Alex Wong/Getty Images
President Obama and former President George W. Bush at the dedication of the George W. Bush library in Dallas.
President Obama and former President George W. Bush at the dedication of the George W. Bush library in Dallas. Alex Wong/Getty Images
Imagine having to deliver a tribute for someone you've openly excoriated for years.
That was essentially the task President Obama had before him Thursday in his speech at the dedication ceremony for former President George W. Bush's Presidential Library and Museum in Dallas.
Obama has used the 43rd president as a foil for more than a decade: from the anti-Iraq War speech he gave in Chicago in 2002 as a state senator; to his 2008 presidential campaign, in which he argued the GOP presidential nominee would extend Bush's controversial policies; to four years later, when he warned that another nominee would return the nation to the Bush era.
And many of Obama's supporters, who agreed with his negative interpretation of Bush's presidency, would have it no other way.
So there Obama was Thursday, forced by the demands of the occasion to utter words both respectful to his predecessor yet true to his many past criticisms of same. Not the easiest task, but that's what speechwriters are for.
Obama confronted the difficulty by suggesting that, like all presidents, Bush made missteps. The president didn't get specific.
Obama included the mention of "mistakes" in a section of his speech in which he expressed sympathy with Bush:
"The first thing I found in that desk the day I took office was a letter from George, and one that demonstrated his compassion and generosity. For he knew that I would come to learn what he had learned — that being president, above all, is a humbling job. There are moments where you make mistakes. There are times where you wish you could turn back the clock. And what I know is true about President Bush, and I hope my successor will say about me, is that we love this country and we do our best."

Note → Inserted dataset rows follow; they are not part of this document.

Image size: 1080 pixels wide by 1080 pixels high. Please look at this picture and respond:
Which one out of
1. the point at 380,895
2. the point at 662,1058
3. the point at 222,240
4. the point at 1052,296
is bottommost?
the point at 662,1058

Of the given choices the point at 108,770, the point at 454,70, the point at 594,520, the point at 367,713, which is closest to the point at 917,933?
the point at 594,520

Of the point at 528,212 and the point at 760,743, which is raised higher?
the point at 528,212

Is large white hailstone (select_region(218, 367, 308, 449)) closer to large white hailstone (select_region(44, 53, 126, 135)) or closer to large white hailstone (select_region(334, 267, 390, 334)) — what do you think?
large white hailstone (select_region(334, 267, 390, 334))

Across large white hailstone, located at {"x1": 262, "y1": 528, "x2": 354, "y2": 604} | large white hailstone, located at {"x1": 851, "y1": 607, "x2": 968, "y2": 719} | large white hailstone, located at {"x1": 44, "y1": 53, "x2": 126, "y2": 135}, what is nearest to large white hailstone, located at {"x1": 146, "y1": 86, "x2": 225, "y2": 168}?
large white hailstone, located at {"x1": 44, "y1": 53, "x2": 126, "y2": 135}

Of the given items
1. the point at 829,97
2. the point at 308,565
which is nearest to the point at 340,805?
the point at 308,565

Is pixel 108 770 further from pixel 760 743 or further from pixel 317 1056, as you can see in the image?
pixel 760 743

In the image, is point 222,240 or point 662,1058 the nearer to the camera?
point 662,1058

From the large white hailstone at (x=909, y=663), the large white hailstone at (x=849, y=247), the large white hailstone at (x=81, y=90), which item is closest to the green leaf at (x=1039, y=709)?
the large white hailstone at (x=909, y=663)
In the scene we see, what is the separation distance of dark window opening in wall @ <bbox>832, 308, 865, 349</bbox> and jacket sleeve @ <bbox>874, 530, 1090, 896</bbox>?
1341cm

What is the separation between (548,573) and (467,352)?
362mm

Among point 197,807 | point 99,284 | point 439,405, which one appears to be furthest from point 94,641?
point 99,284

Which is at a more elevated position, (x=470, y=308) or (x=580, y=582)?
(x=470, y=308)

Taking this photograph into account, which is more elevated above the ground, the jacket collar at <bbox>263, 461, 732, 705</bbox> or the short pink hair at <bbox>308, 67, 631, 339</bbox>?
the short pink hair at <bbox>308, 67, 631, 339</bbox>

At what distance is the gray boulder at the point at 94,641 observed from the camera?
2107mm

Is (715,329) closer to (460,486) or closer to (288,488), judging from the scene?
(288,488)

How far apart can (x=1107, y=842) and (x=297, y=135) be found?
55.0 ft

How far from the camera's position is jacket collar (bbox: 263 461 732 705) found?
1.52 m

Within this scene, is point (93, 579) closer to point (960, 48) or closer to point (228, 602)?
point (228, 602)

The dedication of a presidential library is a far different event than a campaign rally. But by not even mentioning by the headline controversies of his predecessor's administration — not the Iraq War, the response to Hurricane Katrina or federal deficits — Obama followed the instincts of Richard Nixon more than any other sitting president at such a dedication.
In 1971 at the dedication of the Lyndon Baines Johnson library, Nixon didn't mention Vietnam.
By contrast, Ronald Reagan not only reminded the audience of the partisan and ideological differences between Republicans and Democrats at the 1986 dedication of Jimmy Carter's library, but he also specifically mentioned the U.S. hostages in Iran. Of course, he did so to praise his predecessor for his labors in trying to free them.
George H.W. Bush even let the word "Watergate" slip from his lips at the 1990 dedication of the Nixon library, though that was the full extent of his reference to the scandal that brought down the 37th president.
Obama clearly wasn't going there on Iraq, however. Instead, he would let the memories of his listeners fill in the blanks however they saw fit.